Exercise description: Write the next part of the watch roll tutorial, picking up right after its last sentence.

Selected excerpt:
· · · · ·

# Tutorial: DIY Canvas and Suede Travel Watch Roll (lots of pics)



## CRAwriter (Jul 1, 2014)

Hey guys! I started this DIY project after seeing a lot of incredible but expensive watch rolls on the market. I decided to make one, using cheap but very durable material found at fabric and hardware stores. It cost about $25 to make but, you'll have enough to make four or five of them. All together it took me and my wife (who can use a sewing machine) a few hours to make two of them (one as a gift and one for me). This tutorial is for a three-pocket watch roll that holds two watches (about 41 mm each), a pen and extra straps.














*List of materials needed:*
1 yard of canvas (also called Duck Cloth) = $7
1 yard of suede = $6
1 yard of leather lacing 1/8 inch width (comes in 4 yards)= $4

3/8 inch Grommets (silver or bronze) = $3
OPTIONAL
You CAN use black paracord or rope if you don't want to buy the leather lacing = $3

*Tools needed:*

Sewing machine
Grommet kit
Hammer
Scissors
Pins (and pin cushion if your fancy)
Iron
Chalk
Ruler

*Step 1*

Cut out canvas into rectangle measuring 11 inches by 15.5 inches. Iron the canvas rectangle.

*Step 2*

Heat up your iron. Fold over the edges of the canvas approximately ¼ inch on every side and begin ironing the edges. After you do all four sides, fold the canvas over again ¼ inches and iron them down (two folds on every edge).

· · · · ·

Recorded information:
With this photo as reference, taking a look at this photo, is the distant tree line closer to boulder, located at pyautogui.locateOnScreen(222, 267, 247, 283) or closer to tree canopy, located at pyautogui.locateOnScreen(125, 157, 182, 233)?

· · · · ·

Final answer:
*Step 3*

Put your canvas (now with the ironed edges) down on the back side of the suede. Using the chalk, trace the canvas over the suede, then cut out the suede rectangle. Then iron the suede using the low setting on the iron.

*Step 4*

Place the suede rectangle inside of the canvas rectangle. It may take some snipping but the suede should fit snugly inside of the canvas. Make sure the suede is not bunched up. When you're done, the suede should sit flat inside of the folded, ironed canvas. The edges of the suede should reach all sides of the canvas so that the 1/4 inch folds cover 1/4 inch of the the suede.









*Step 5*

Get your pins. You want to put the pin through the top of the folded area and the suede then have it come up back through the canvas. It takes a little while to put a pin in every two inches around the entire rectangle.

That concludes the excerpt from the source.